■ **EXCERPTED TEXT**
** START **

# Beekeepers beekeeping > Local associations >  Meeting in Perth - 1 November 2011

## gavin

There is a meeting being held in Perth this coming Tuesday to which all interested beekeepers are invited. On the agenda is the formation of a new association for beekeepers to cover south Perthshire, complementing the one that covers Highland Perthshire (the Fortingall Beekeepers Association).  

St John's Episcopal Church Hall
32 - 36 Princes Street
PERTH
PH2 8LJ

7:30pm - Tuesday 1 November

----------


## gavin

Just a brief, unofficial report .... the meeting went very well.  We even picked up a forum reader (Hi Andy!).  There is a good mix of people willing to be part of the new association and three volunteers (Charles, Linda and John) agreed to take on the role of being temporary office bearers until a membership list can be put together, a Constitution adopted and an AGM held in the New Year.  For the time being we will be the Perth and District Beekeepers' Association.  The apostrophe is yet to be ratified.

** END **

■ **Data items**
** START **

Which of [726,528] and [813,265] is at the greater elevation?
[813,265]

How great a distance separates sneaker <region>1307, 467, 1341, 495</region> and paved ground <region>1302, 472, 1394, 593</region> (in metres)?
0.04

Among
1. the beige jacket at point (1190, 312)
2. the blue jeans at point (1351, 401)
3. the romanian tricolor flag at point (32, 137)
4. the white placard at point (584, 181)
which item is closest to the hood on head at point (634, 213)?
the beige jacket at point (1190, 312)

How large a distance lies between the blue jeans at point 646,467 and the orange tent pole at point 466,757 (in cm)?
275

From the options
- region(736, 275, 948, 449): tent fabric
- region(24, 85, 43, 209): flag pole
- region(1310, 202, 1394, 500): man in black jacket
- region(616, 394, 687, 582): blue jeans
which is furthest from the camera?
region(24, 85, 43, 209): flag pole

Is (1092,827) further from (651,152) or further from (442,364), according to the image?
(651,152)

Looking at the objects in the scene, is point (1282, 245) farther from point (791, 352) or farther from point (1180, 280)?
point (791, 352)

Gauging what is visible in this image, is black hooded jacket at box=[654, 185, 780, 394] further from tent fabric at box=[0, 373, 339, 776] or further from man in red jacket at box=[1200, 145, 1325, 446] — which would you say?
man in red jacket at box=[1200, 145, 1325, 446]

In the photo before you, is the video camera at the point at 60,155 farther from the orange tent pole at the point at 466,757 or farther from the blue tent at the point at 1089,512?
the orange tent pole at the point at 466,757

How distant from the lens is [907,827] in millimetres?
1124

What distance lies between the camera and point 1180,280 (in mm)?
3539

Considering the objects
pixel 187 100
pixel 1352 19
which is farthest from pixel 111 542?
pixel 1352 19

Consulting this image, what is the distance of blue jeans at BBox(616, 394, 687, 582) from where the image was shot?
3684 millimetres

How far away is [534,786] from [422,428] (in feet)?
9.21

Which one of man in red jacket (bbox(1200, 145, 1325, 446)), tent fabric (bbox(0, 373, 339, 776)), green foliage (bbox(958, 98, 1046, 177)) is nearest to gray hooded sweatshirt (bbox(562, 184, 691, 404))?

** END **

■ **REQUIRED ACTIONS**
A: Could you rewrite the entries from the line that contains "How far away" through the last entry, renaming "tent fabric" to "tent canvas" and leaving everything else unchanged?
B: Can you carry the forum thread about the Perth beekeepers' meeting forward from its final post?

■ **WRITTEN ANSWERS**
A:
How far away is [534,786] from [422,428] (in feet)?
9.21

Which one of man in red jacket (bbox(1200, 145, 1325, 446)), tent canvas (bbox(0, 373, 339, 776)), green foliage (bbox(958, 98, 1046, 177)) is nearest to gray hooded sweatshirt (bbox(562, 184, 691, 404))?

B:
At the same venue on 6th December Margaret Thomas will talk on Suburban Beekeeping, and on 10th January some corpulent loud-mouth from Errol will hold forth on Spring Management (with an eye to the many beekeepers in the room about to enter their second year).

G.

----------


## Jon

I wouldn't dally about ratifying the apostrophe unless you anticipate capping the membership at one in which case it should move forward. Or maybe you are thinking of following the bbka line - leaving it out altogether.
20,000+ members, no apostrophe and an emasculated forum - a national disgrace.

----------


## Adam

> and an emasculated forum - a national disgrace.


Too true.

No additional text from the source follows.